DATASET RECORDS:
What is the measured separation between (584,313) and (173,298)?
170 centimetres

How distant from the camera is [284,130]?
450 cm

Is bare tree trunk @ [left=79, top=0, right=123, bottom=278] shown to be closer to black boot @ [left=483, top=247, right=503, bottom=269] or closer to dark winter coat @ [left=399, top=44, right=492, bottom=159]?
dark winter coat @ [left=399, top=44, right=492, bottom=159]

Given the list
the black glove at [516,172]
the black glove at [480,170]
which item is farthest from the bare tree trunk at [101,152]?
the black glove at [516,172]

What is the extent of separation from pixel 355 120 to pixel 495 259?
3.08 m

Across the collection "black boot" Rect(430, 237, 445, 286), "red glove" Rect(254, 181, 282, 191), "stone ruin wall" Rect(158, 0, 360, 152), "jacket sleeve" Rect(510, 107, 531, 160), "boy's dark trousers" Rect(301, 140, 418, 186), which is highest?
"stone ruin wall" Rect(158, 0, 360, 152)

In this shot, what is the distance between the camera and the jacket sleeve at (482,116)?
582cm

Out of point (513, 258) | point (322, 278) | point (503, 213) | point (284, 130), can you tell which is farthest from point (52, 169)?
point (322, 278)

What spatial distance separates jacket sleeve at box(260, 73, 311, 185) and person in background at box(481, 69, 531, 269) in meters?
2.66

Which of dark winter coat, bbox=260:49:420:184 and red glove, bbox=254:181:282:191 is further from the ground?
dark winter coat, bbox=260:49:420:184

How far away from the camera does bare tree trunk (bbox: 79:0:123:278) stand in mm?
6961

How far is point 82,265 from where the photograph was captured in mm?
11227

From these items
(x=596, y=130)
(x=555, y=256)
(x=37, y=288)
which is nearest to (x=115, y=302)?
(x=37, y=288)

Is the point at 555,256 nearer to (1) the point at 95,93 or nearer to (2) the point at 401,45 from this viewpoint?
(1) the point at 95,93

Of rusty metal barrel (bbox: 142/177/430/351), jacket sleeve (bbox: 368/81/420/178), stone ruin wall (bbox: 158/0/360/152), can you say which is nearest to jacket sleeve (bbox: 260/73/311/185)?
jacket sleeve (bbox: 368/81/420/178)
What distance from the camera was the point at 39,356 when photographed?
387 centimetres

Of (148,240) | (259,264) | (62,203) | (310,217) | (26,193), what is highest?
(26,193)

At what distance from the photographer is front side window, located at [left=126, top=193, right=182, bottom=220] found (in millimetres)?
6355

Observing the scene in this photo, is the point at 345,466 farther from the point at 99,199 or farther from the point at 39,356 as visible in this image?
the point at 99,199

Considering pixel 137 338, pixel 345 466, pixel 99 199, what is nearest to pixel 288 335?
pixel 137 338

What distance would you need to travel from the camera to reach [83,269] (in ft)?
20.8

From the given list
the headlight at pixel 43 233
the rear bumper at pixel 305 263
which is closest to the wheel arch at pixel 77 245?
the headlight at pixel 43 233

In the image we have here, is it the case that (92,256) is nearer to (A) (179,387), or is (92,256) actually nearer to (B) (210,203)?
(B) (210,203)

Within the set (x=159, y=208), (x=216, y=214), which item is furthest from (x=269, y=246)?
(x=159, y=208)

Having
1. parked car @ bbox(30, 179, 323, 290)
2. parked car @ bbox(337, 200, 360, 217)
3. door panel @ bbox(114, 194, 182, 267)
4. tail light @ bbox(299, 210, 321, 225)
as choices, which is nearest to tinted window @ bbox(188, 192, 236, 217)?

YOUR OBJECTIVE: Switch every "parked car" in the entries above to "parked vehicle", then write out all the entries again with everything else left unchanged.

RESULT OF THIS TASK:
What is the measured separation between (584,313) and (173,298)?
170 centimetres

How distant from the camera is [284,130]?
450 cm

Is bare tree trunk @ [left=79, top=0, right=123, bottom=278] shown to be closer to black boot @ [left=483, top=247, right=503, bottom=269] or closer to dark winter coat @ [left=399, top=44, right=492, bottom=159]?
dark winter coat @ [left=399, top=44, right=492, bottom=159]

Given the list
the black glove at [516,172]
the black glove at [480,170]
which item is farthest from the bare tree trunk at [101,152]?
the black glove at [516,172]

What is the extent of separation from pixel 355 120 to pixel 495 259?
3.08 m

Across the collection "black boot" Rect(430, 237, 445, 286), "red glove" Rect(254, 181, 282, 191), "stone ruin wall" Rect(158, 0, 360, 152), "jacket sleeve" Rect(510, 107, 531, 160), "boy's dark trousers" Rect(301, 140, 418, 186), which is highest?
"stone ruin wall" Rect(158, 0, 360, 152)

In this shot, what is the distance between the camera and the jacket sleeve at (482,116)?
582cm

Out of point (513, 258) | point (322, 278) | point (503, 213) | point (284, 130), can you tell which is farthest from point (52, 169)?
point (322, 278)

What spatial distance separates jacket sleeve at box(260, 73, 311, 185) and person in background at box(481, 69, 531, 269) in meters?
2.66

Which of dark winter coat, bbox=260:49:420:184 and red glove, bbox=254:181:282:191 is further from the ground?
dark winter coat, bbox=260:49:420:184

How far away from the camera does bare tree trunk (bbox: 79:0:123:278) stand in mm?
6961

How far is point 82,265 from where the photograph was captured in mm?
11227

From these items
(x=596, y=130)
(x=555, y=256)
(x=37, y=288)
which is nearest to (x=115, y=302)?
(x=37, y=288)

Is the point at 555,256 nearer to (1) the point at 95,93 or nearer to (2) the point at 401,45 from this viewpoint?
(1) the point at 95,93

Of rusty metal barrel (bbox: 142/177/430/351), jacket sleeve (bbox: 368/81/420/178), stone ruin wall (bbox: 158/0/360/152), can you say which is nearest to jacket sleeve (bbox: 260/73/311/185)?
jacket sleeve (bbox: 368/81/420/178)
What distance from the camera was the point at 39,356 when photographed?
387 centimetres

Of (148,240) | (259,264) | (62,203) | (310,217) | (26,193), what is highest?
(26,193)

At what distance from the photographer is front side window, located at [left=126, top=193, right=182, bottom=220] found (in millimetres)?
6355

Observing the scene in this photo, is the point at 345,466 farther from the point at 99,199 or farther from the point at 39,356 as visible in this image?
the point at 99,199

Considering pixel 137 338, pixel 345 466, pixel 99 199, what is nearest to pixel 288 335?
pixel 137 338

What distance would you need to travel from the camera to reach [83,269] (in ft)?
20.8

From the given list
the headlight at pixel 43 233
the rear bumper at pixel 305 263
which is closest to the wheel arch at pixel 77 245?
the headlight at pixel 43 233

In the image we have here, is it the case that (92,256) is nearer to (A) (179,387), or is (92,256) actually nearer to (B) (210,203)?
(B) (210,203)

Within the set (x=159, y=208), (x=216, y=214), which item is furthest from (x=269, y=246)?
(x=159, y=208)

Having
1. parked vehicle @ bbox(30, 179, 323, 290)
2. parked vehicle @ bbox(337, 200, 360, 217)
3. door panel @ bbox(114, 194, 182, 267)
4. tail light @ bbox(299, 210, 321, 225)
as choices, which is nearest to tinted window @ bbox(188, 192, 236, 217)?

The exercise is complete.